▸ **INFORMATION**:
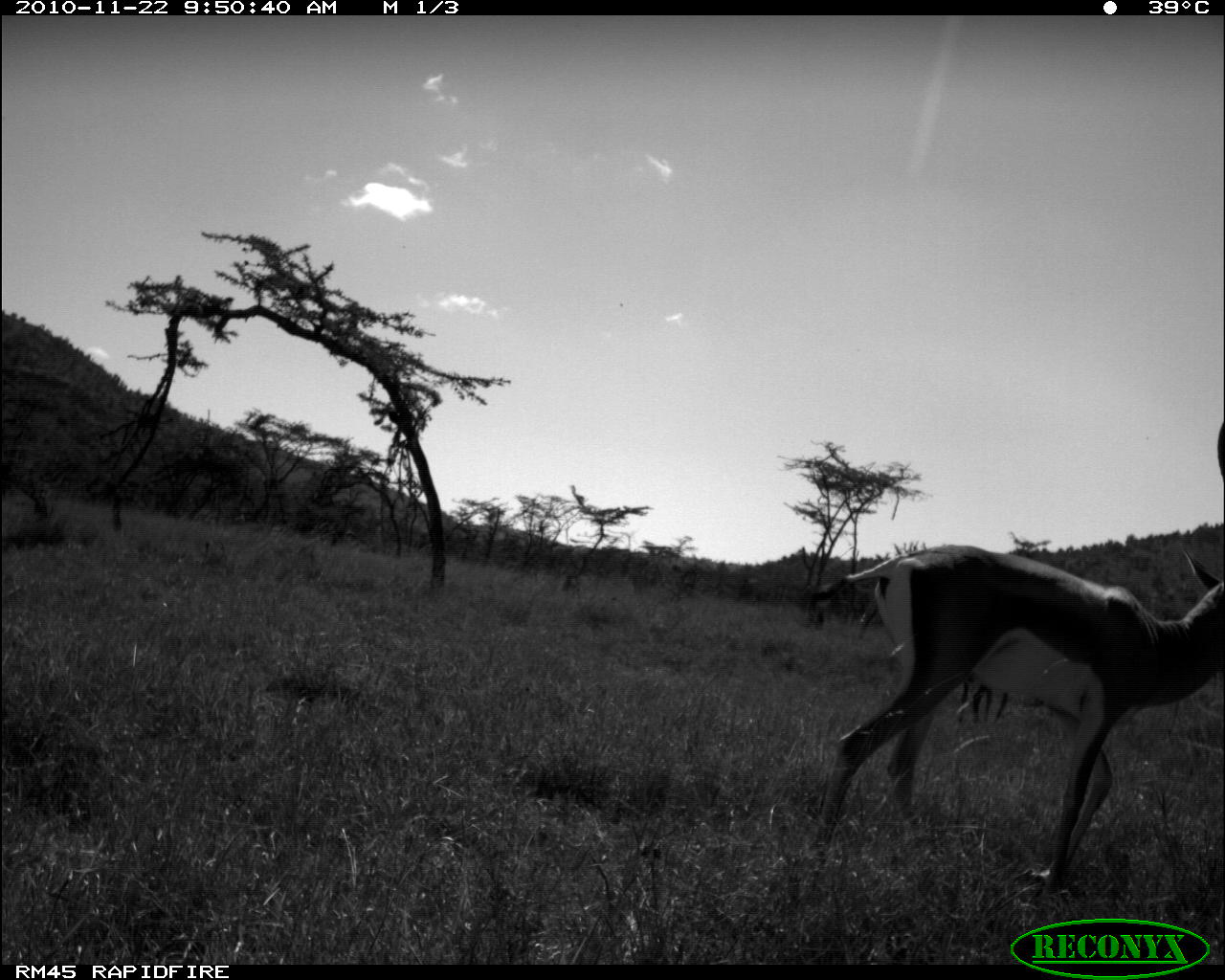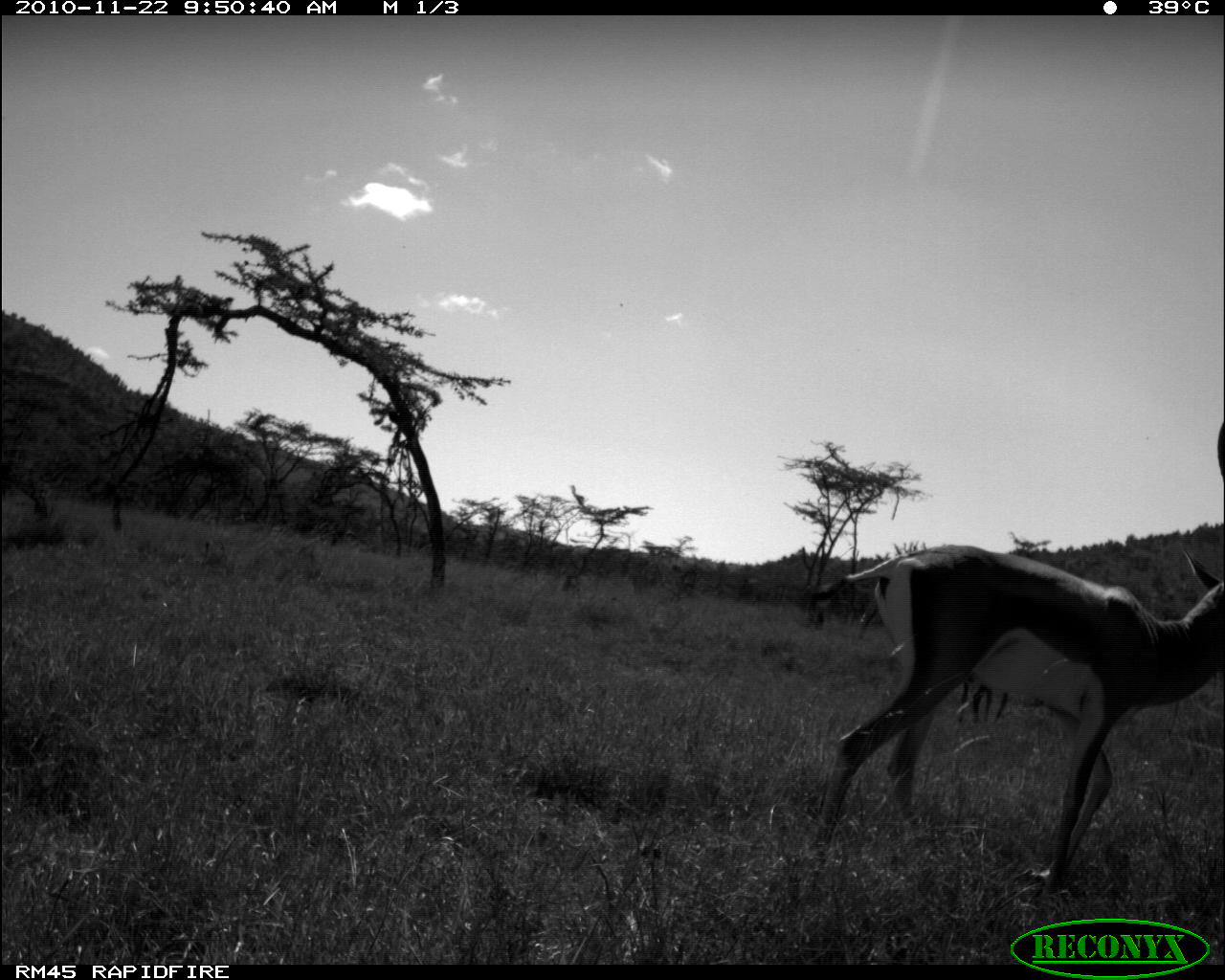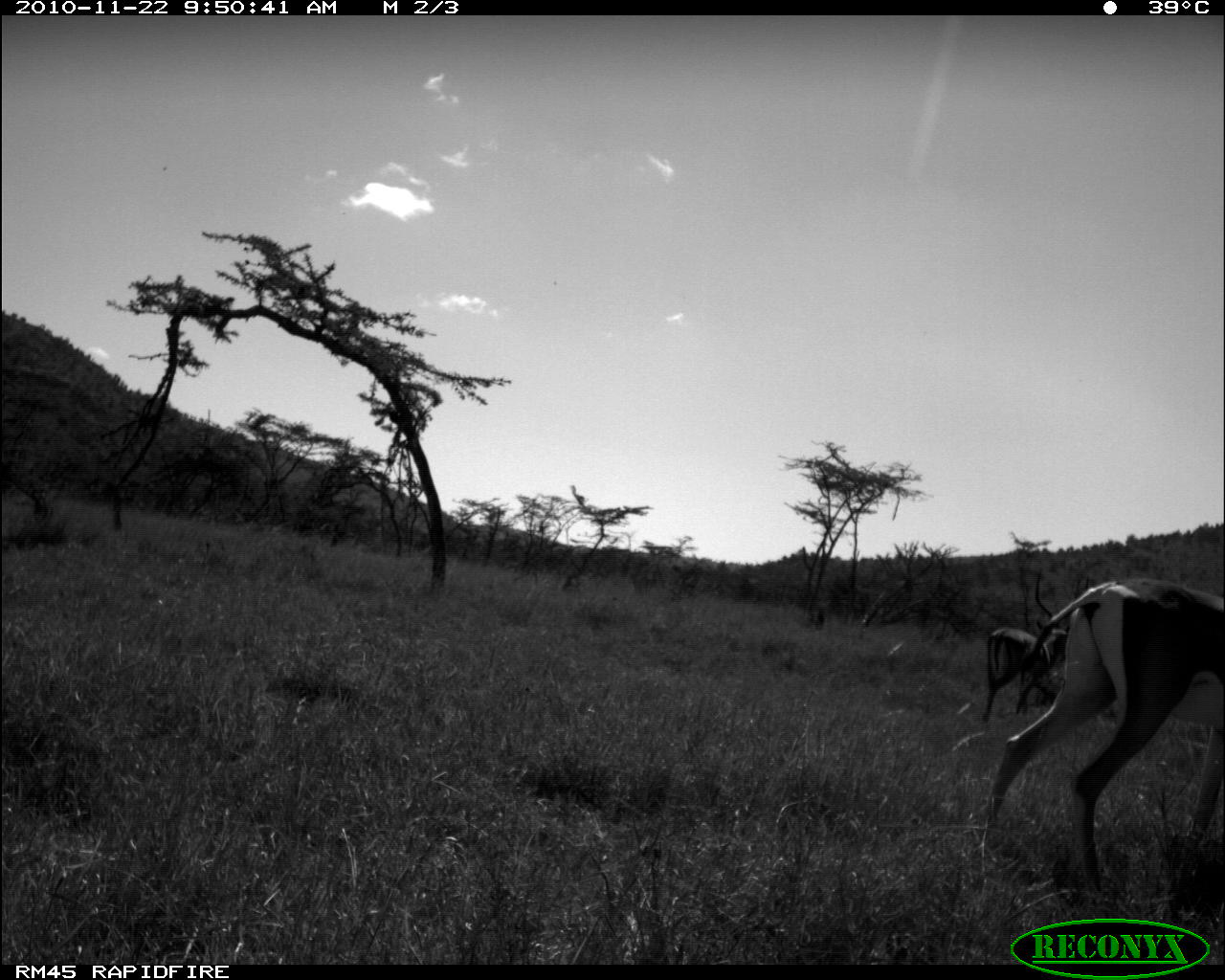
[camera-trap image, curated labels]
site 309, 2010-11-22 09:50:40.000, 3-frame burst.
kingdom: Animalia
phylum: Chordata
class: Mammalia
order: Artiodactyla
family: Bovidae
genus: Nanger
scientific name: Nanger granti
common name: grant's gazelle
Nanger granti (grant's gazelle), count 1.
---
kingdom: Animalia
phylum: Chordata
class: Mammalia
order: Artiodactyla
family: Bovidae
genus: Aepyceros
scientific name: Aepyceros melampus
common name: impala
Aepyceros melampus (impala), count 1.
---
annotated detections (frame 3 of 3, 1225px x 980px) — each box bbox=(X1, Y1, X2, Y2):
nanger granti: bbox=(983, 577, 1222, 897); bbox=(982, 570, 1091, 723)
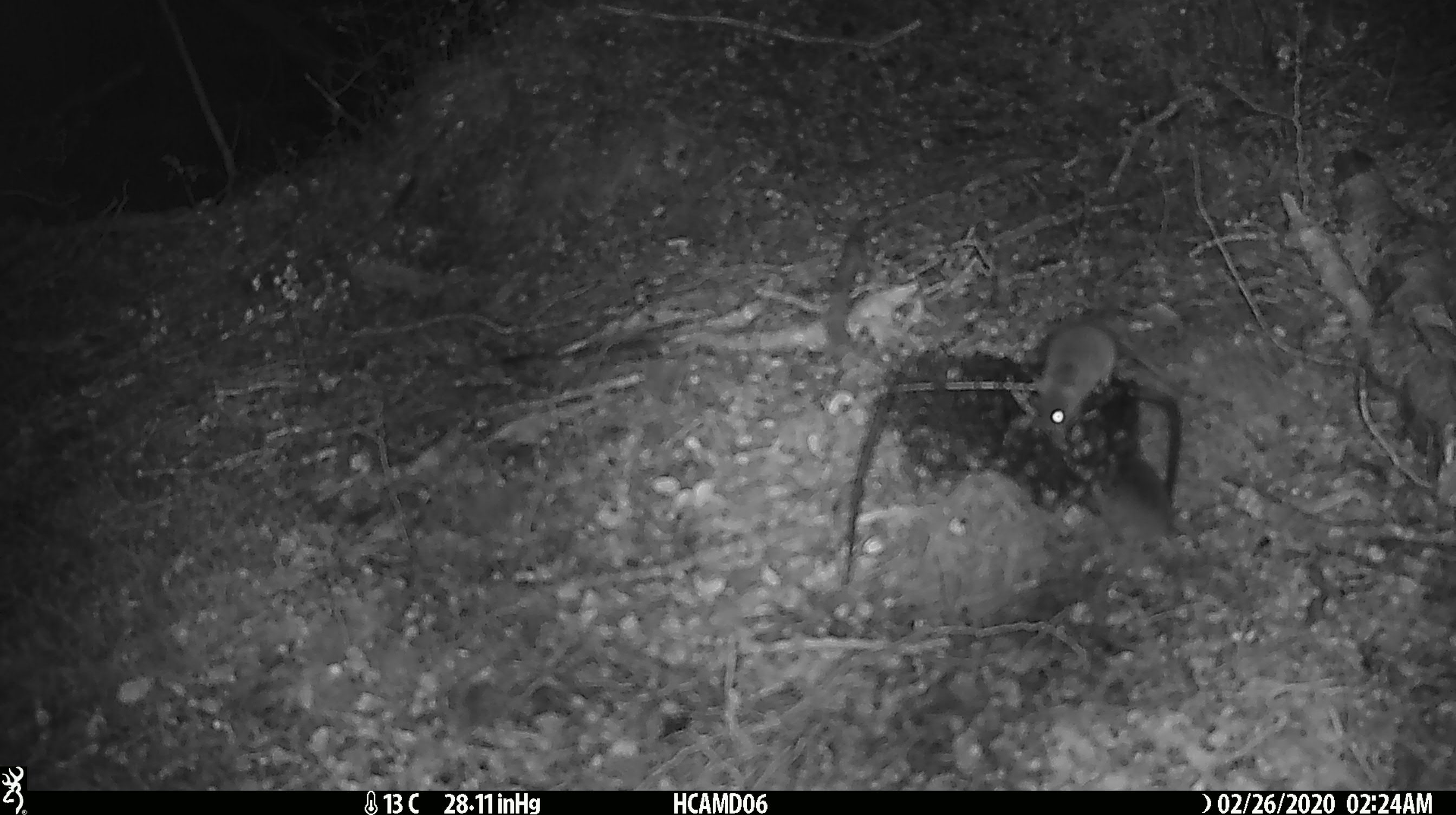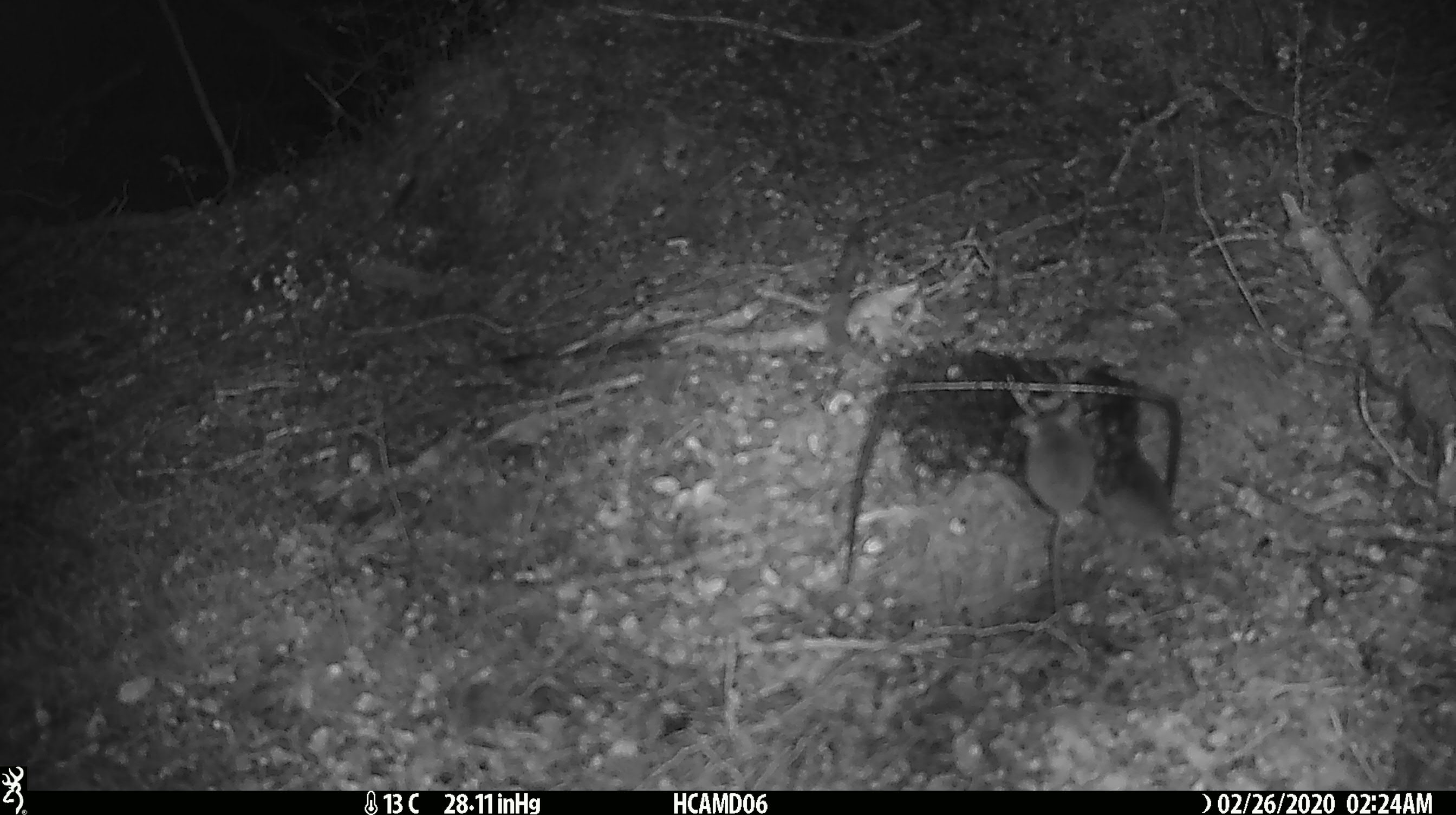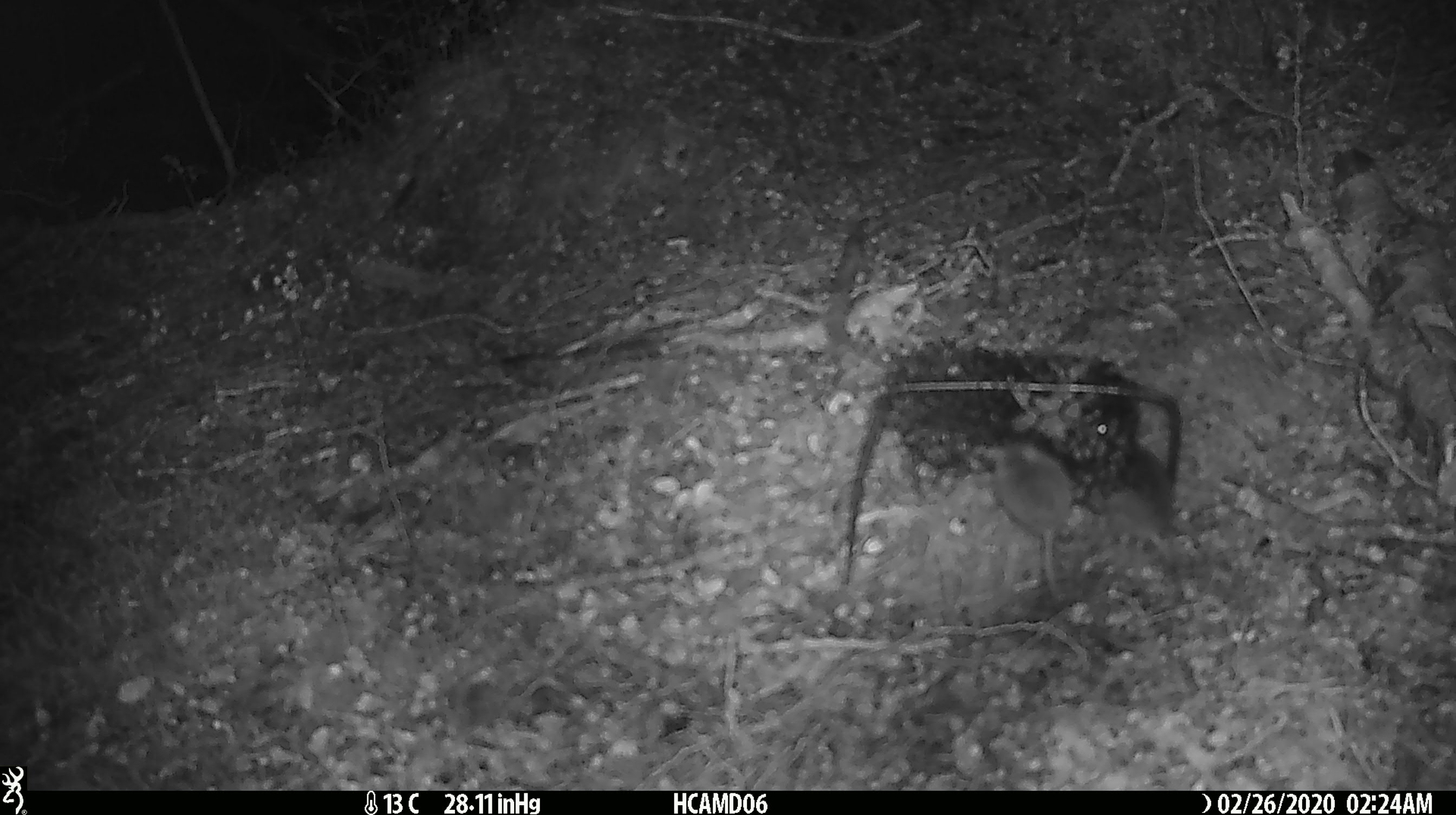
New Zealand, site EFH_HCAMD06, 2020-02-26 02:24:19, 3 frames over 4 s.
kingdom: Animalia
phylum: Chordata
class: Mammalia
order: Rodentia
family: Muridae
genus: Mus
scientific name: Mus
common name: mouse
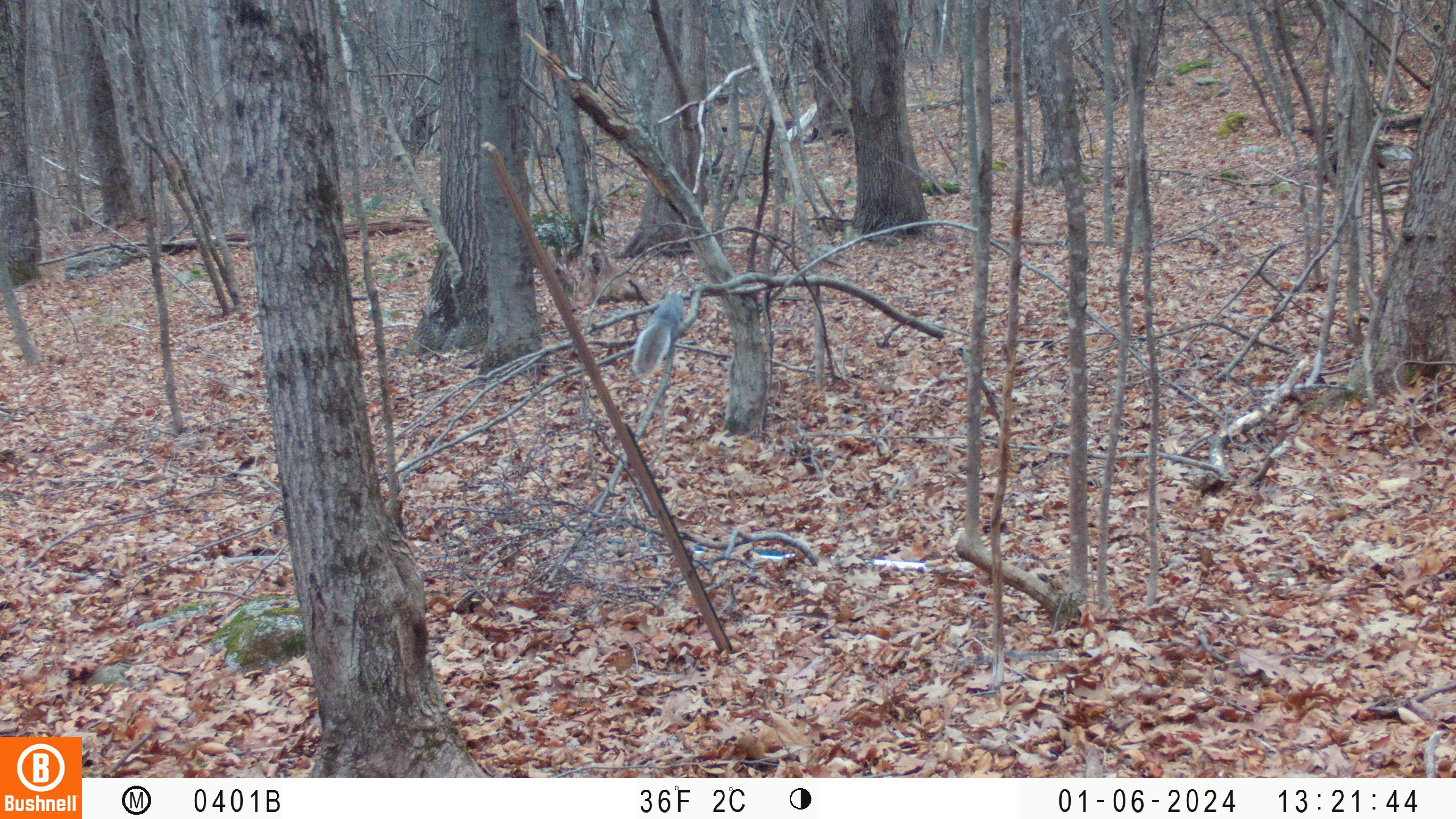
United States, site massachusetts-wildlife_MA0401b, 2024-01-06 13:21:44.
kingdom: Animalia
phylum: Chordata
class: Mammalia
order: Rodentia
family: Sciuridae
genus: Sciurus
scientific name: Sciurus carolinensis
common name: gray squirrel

▸ **THE PROBLEM**:
Repeat the data exactly, without the pictures.

▸ **TASK ANSWER**:
[camera-trap image, curated labels]
site 309, 2010-11-22 09:50:40.000, 3-frame burst.
kingdom: Animalia
phylum: Chordata
class: Mammalia
order: Artiodactyla
family: Bovidae
genus: Nanger
scientific name: Nanger granti
common name: grant's gazelle
Nanger granti (grant's gazelle), count 1.
---
kingdom: Animalia
phylum: Chordata
class: Mammalia
order: Artiodactyla
family: Bovidae
genus: Aepyceros
scientific name: Aepyceros melampus
common name: impala
Aepyceros melampus (impala), count 1.
---
annotated detections (frame 3 of 3, 1225px x 980px) — each box bbox=(X1, Y1, X2, Y2):
nanger granti: bbox=(983, 577, 1222, 897); bbox=(982, 570, 1091, 723)
New Zealand, site EFH_HCAMD06, 2020-02-26 02:24:19, 3 frames over 4 s.
kingdom: Animalia
phylum: Chordata
class: Mammalia
order: Rodentia
family: Muridae
genus: Mus
scientific name: Mus
common name: mouse
United States, site massachusetts-wildlife_MA0401b, 2024-01-06 13:21:44.
kingdom: Animalia
phylum: Chordata
class: Mammalia
order: Rodentia
family: Sciuridae
genus: Sciurus
scientific name: Sciurus carolinensis
common name: gray squirrel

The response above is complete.